By now anyone not living under a rock knows that on May 1, a Pakistani-born American citizen failed in his attempt to set off a car bomb in New York City's Times Square. The event set off a political and media fire storm, spreading fear in the land of the brave. The perpetrator was quickly apprehended and remains in custody. The bomb never went off.
Fast-forward ten days. In Jacksonville, Florida, an unknown perpetrator attempted to set off a combination pipe bomb and fire bomb at a Muslim mosque (see image above) during evening prayers. Only local news publicized the event, and the perpetrator remains at large. The bomb did go off, but the fire was quickly put out. Police released two security videos, hoping that someone might come forward to identify the bomber. So far, no results. The most likely motive appears to by the Jacksonville City Council's nomination of a Muslim, Parvez Ahmed, to the city's Human Rights Commission.
Two thoughts immediately suggest themselves. The first is this: when a Muslim attacks identifiably innocent American targets, it becomes national news. But when an American attacks identifiably innocent Muslim targets, on American soil, it is not worthy of notice or condemnation. This racist double standard is an abomination in a country whose founding principles include freedom of religion, and political tolerance. I'm sharply reminded of the attacks on black churches during the civil rights movement in the 1960s. Then, as now, self-righteous "patriots" were willing to take the lives of men, women and children to demonstrate the violent extent of their hatred.

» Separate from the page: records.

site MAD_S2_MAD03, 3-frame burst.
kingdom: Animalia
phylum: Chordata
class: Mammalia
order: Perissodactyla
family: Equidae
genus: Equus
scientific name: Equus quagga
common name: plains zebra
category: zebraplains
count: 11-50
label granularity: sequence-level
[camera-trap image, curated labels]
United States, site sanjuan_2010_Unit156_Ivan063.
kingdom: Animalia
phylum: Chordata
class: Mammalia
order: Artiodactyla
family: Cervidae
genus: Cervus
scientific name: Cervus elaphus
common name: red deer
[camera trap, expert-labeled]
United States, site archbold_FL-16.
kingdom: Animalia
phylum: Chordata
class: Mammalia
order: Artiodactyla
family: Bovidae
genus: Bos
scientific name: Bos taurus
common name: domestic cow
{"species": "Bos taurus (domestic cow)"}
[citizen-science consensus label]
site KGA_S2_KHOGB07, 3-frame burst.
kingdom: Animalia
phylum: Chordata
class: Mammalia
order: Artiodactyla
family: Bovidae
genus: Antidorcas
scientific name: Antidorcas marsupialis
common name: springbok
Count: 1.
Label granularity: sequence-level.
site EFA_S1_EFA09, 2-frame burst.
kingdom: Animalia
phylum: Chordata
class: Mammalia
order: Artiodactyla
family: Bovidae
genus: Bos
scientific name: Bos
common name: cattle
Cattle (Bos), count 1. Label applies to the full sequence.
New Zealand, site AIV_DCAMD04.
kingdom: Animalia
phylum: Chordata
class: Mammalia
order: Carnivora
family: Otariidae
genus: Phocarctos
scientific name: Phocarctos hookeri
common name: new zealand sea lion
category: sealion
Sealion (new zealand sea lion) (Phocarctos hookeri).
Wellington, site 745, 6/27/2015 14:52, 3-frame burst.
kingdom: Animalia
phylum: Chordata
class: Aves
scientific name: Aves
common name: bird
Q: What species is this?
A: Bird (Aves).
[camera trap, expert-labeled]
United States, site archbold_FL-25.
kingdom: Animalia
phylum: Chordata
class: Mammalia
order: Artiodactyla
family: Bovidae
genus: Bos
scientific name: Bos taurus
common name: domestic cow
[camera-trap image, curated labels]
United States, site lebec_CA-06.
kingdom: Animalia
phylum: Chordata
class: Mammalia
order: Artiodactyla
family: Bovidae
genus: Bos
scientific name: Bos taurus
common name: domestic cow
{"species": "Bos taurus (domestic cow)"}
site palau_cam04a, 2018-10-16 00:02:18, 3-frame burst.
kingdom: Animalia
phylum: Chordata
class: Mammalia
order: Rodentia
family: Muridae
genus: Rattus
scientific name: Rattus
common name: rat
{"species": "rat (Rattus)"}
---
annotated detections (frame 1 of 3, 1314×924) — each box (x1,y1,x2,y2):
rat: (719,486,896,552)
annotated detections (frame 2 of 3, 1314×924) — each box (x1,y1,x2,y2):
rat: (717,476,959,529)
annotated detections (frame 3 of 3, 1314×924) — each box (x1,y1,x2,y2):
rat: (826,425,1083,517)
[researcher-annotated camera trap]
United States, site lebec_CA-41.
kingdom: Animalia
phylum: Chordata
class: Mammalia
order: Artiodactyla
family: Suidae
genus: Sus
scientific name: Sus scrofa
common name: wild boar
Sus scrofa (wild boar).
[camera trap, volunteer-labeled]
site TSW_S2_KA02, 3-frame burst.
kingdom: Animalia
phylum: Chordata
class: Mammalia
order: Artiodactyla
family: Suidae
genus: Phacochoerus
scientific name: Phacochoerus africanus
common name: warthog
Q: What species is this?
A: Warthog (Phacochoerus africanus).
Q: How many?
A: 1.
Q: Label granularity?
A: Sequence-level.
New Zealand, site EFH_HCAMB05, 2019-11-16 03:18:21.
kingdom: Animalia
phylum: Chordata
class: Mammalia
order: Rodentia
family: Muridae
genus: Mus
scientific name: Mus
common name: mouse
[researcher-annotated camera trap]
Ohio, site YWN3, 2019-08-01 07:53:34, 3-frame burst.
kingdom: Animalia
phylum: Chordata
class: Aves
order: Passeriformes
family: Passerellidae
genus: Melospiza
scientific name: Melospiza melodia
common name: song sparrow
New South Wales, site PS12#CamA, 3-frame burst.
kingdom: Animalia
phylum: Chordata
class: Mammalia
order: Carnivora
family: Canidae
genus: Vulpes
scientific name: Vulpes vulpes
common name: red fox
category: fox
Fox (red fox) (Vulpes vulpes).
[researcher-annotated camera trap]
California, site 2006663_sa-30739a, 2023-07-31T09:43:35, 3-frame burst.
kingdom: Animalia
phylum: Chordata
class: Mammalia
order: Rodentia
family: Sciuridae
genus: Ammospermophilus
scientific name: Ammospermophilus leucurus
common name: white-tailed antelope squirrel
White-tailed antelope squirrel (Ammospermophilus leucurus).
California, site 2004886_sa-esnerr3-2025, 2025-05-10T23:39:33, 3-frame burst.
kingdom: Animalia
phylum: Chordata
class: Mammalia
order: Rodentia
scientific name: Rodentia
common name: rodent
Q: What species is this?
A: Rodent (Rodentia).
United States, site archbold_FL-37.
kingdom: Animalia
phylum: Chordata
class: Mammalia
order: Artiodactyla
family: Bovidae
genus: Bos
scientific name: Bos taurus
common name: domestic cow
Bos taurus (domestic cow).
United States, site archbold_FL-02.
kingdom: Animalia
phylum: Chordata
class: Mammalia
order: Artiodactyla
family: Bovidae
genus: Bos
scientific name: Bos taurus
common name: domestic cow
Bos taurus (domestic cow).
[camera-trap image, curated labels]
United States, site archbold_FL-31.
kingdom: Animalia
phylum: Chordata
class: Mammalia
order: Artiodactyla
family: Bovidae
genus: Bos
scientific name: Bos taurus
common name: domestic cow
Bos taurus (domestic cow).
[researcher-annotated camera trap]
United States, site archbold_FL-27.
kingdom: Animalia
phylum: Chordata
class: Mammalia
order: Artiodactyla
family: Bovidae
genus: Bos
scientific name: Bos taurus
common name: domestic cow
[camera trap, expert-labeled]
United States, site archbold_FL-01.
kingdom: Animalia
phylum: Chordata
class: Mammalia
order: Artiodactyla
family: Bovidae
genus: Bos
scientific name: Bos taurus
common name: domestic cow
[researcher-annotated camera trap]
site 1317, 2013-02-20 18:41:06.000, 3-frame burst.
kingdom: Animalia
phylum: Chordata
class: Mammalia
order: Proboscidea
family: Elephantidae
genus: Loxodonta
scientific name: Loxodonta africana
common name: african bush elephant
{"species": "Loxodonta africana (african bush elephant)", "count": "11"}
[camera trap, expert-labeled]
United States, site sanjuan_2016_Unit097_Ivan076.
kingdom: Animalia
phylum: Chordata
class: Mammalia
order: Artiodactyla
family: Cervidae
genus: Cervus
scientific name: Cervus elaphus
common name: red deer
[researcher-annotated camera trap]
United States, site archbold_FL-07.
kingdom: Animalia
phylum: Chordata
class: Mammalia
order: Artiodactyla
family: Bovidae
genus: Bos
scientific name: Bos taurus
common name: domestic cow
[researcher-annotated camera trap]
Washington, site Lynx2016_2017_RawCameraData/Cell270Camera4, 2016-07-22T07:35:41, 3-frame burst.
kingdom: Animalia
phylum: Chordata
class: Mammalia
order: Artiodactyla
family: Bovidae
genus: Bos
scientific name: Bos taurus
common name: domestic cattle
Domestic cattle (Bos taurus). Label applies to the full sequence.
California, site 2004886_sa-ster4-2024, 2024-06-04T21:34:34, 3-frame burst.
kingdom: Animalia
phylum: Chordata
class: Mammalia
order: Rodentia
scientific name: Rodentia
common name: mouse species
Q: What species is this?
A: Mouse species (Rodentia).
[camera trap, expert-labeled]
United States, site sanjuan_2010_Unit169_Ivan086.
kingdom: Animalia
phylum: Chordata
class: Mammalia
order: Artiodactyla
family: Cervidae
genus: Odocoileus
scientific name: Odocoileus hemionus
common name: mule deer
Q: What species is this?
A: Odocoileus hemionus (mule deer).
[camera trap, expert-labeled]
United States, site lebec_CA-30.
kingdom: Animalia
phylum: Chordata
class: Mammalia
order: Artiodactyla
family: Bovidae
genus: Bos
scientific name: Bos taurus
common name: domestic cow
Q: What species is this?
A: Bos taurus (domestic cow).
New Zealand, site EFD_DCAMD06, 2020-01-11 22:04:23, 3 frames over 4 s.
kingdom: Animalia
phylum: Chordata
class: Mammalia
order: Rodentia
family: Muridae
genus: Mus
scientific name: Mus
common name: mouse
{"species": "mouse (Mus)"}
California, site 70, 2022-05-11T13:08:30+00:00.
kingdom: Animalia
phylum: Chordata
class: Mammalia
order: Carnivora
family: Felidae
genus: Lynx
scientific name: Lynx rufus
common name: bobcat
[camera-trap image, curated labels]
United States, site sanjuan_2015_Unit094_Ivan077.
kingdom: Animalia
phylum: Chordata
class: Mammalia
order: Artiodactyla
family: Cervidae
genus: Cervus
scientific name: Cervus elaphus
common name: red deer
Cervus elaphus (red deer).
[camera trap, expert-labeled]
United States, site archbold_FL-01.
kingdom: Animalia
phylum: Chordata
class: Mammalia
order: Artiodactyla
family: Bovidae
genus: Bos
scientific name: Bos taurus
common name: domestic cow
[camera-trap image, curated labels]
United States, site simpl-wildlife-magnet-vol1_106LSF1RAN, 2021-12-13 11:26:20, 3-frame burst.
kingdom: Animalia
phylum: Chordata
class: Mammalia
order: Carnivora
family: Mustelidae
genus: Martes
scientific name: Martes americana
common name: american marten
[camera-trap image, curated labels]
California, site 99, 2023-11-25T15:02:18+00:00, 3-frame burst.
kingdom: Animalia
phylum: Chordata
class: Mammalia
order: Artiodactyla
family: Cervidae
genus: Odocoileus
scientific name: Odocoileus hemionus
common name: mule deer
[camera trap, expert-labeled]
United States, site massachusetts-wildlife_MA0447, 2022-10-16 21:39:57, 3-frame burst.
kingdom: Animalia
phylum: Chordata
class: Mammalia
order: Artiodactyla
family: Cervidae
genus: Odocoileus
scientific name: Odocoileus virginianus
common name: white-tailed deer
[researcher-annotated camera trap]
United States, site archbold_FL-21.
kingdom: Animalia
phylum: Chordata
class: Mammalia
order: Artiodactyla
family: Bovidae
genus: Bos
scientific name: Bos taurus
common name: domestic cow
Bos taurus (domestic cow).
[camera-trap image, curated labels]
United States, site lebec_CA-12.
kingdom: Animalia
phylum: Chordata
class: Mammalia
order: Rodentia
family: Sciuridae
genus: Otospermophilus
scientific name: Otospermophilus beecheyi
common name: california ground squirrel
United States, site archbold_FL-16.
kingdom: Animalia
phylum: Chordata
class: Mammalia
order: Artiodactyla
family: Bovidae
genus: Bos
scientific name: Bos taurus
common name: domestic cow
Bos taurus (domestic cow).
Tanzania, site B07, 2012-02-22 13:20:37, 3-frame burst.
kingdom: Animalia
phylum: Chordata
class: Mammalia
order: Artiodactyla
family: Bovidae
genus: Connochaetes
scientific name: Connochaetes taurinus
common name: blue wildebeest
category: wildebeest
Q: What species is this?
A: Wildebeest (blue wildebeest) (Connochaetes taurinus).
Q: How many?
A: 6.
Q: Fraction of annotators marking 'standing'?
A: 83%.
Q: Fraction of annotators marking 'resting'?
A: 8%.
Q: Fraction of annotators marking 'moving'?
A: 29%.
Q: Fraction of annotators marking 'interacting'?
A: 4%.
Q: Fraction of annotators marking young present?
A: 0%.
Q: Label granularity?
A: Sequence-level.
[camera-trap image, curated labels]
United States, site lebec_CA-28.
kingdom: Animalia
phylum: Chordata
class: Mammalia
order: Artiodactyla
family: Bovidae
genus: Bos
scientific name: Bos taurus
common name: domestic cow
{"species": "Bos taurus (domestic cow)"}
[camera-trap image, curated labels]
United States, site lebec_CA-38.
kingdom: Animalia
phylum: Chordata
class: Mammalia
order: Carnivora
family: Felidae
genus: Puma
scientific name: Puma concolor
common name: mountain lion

The other thought resonates from the cited article which elouently described the attack: the war on terrorism, like the war on drugs, is a con job. Terrorism is a tactic, practiced enthusiastically in all parts of the world, by people of all nationalities and religions. I don't adhere to any organized religion, yet I find it particularly repulsive that cowardly thugs target places of worship. Is there no tattered shred of respect remaining in us? For we all bear the responsibility for our culture's biases. If we don't speak out against racist vigilantes, then we are part of the problem. When you look deeply, whom do you see in the mirror?